Right now,” said Kinsey, “our [school’s] mission is that we’re a community of leaders who are safe and kind. We just want to get kids where they need to be academically, behaviorally, and socially. Wherever that ‘need to be’ is, we pay attention to [that] and then we start working from there.”

— James Kinsey

Principal

Since 2017, Thomas Jefferson has proven to be a high-growth school — a place where more students at the school are learning at faster rates than the majority of peers across the state, as shown by Michigan’s annual student tests. This is particularly true for its subgroups of students, including Black students and students attending the school that come from low-income backgrounds.

One critical instructional component that has attributed to this academic success, according to the staff, is the school’s adoption of Success For All, or SFA, an intensive school reform model that fosters cultural change and helps to build community across the whole school.

Schools that use the SFA model are required to convene committees focused on student attendance, cooperative culture, interventions, parent and family involvement, and community connections. These actions foster strong, trusting relationships between students and their families and schoolteachers and leaders, yielding greater academic outcomes for students.

In addition, with the SFA literacy program, students purposefully leave their homeroom classroom to work in an entirely different classroom, with a different teacher and reading level.

The model has changed the mindset of the school community into one that is intensely focused on launching students toward academic growth and mastery in a highly encouraging, supportive and united school environment.

Instructional coach Kay Shufeldt said, “We talk about students’ behaviors or academics across grades and across teachers because my homeroom student that’s with me most of the day is going to [someone else] now for reading. So, it’s not just an idea of ‘these 30 kids in this room are mine.’ They’re actually shared, and [teaching them] is a shared responsibility.”
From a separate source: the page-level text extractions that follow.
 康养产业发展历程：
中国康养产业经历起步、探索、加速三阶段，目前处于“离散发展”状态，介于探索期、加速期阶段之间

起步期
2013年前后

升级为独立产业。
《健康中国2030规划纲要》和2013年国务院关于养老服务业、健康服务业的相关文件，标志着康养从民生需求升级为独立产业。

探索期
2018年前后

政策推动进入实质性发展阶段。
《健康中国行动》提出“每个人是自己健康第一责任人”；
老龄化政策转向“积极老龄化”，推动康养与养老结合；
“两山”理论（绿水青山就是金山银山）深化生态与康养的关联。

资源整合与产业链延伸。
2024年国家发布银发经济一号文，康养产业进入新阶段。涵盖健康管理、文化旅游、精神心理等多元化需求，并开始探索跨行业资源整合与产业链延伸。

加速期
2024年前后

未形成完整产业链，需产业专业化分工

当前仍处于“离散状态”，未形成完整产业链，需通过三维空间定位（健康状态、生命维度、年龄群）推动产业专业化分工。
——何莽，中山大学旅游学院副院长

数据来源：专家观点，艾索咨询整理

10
To expedite math growth, in addition to its Bridges math curriculum, the school has adopted Accelerate, an intensive intervention program used by educators in Louisiana when schools were long closed in the aftermath of Hurricane Katrina. It’s proven effective, particularly in the unfinished learning environment of COVID-19.
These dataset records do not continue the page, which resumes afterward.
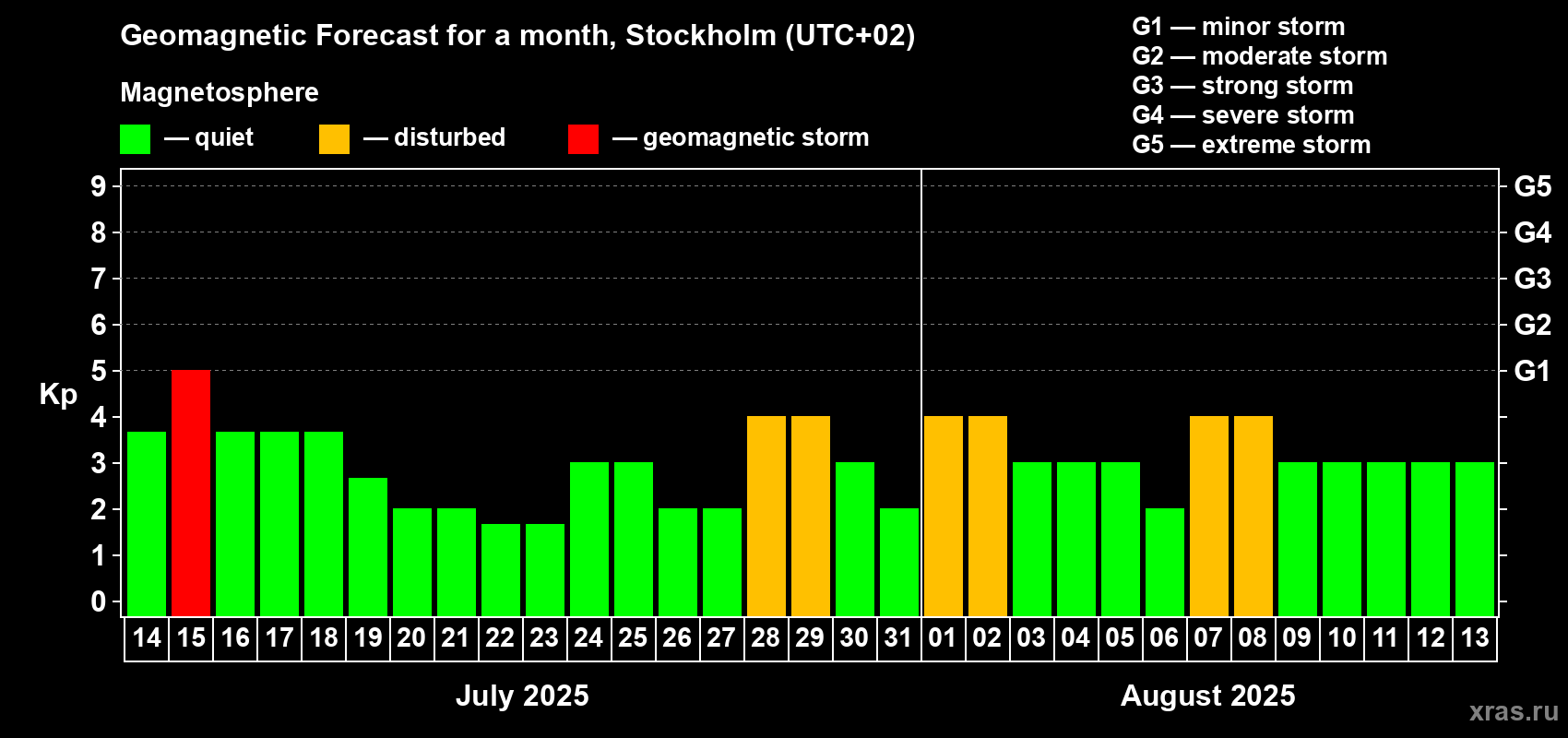 Geomagnetic Forecast for a month, Stockholm (UTC+02)

Magnetosphere

— quiet — disturbed — geomagnetic storm

G1 — minor storm
G2 — moderate storm
G3 — strong storm
G4 — severe storm
G5 — extreme storm

Kp

9
8
7
6
5
4
3
2
1
0

G5
G4
G3
G2
G1

14 15 16 17 18 19 20 21 22 23 24 25 26 27 28 29 30 31 01 02 03 04 05 06 07 08 09 10 11 12 13

July 2025

August 2025

xras.ru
In some schools, remediation to close learning gaps yields minimal progress, putting students who are behind in the position of forever playing catch up. In contrast, Shufeldt says, Accelerate effectively trains teachers to instruct students in the units they still need to master alongside grade level content. This ensures that students do not continue to fall behind and have an opportunity to progress.
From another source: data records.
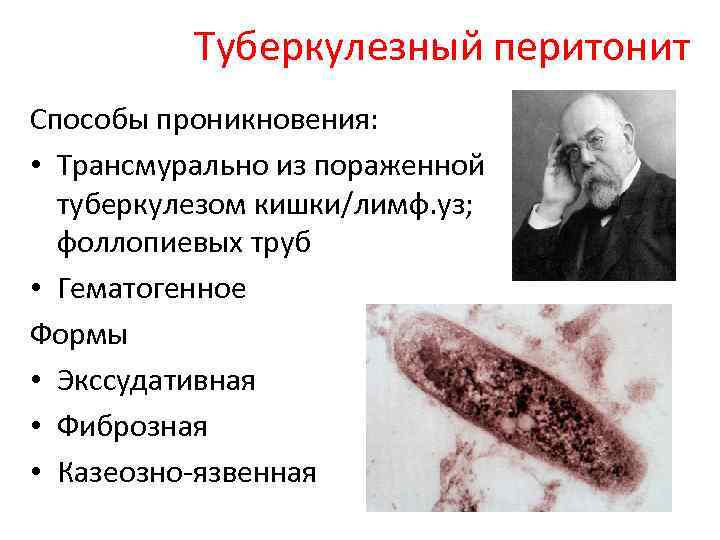 Туберкулезный перитонит

Способы проникновения:
• Трансмурально из пораженной туберкулезом кишки/лимф.уз; фоллопиевых труб
• Гематогенное

Формы
• Экссудативная
• Фиброзная
• Казеозно-язвенная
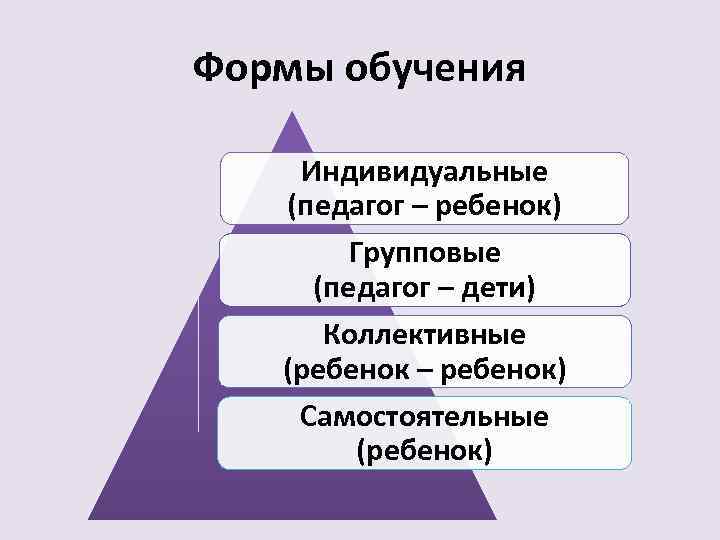 Формы обучения

Индивидуальные (педагог – ребенок)

Групповые (педагог – дети)

Коллективные (ребенок – ребенок)

Самостоятельные (ребенок)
“Research shows that acceleration actually boosts kids and closes gaps faster than if you’re just plugging holes,” Shufeldt said, “because if you [just] plug the holes here and they don’t have the [new grade-level] learning now, they’re going to constantly be behind.”

Rather than take short steps with remediation for students who are behind, Jefferson implements proven strategies to help students sprint towards exceptional student growth.

And when students have success, parents notice. One parent, a mother of two children, one who graduated from Jefferson three years ago and another who is a current Jefferson student, said that she has long been pleased with the quality of education her children receive at the school, and she’s even more pleased since recent enhancements to the school’s culture.

“They use evidence-based teaching strategies and interventions, and I think it’s a great place [with a] great culture,” she said. The parent went on to applaud Kinsey, in particular, for demonstrating a “level of cultural competency, awareness and ability” that she had not before seen.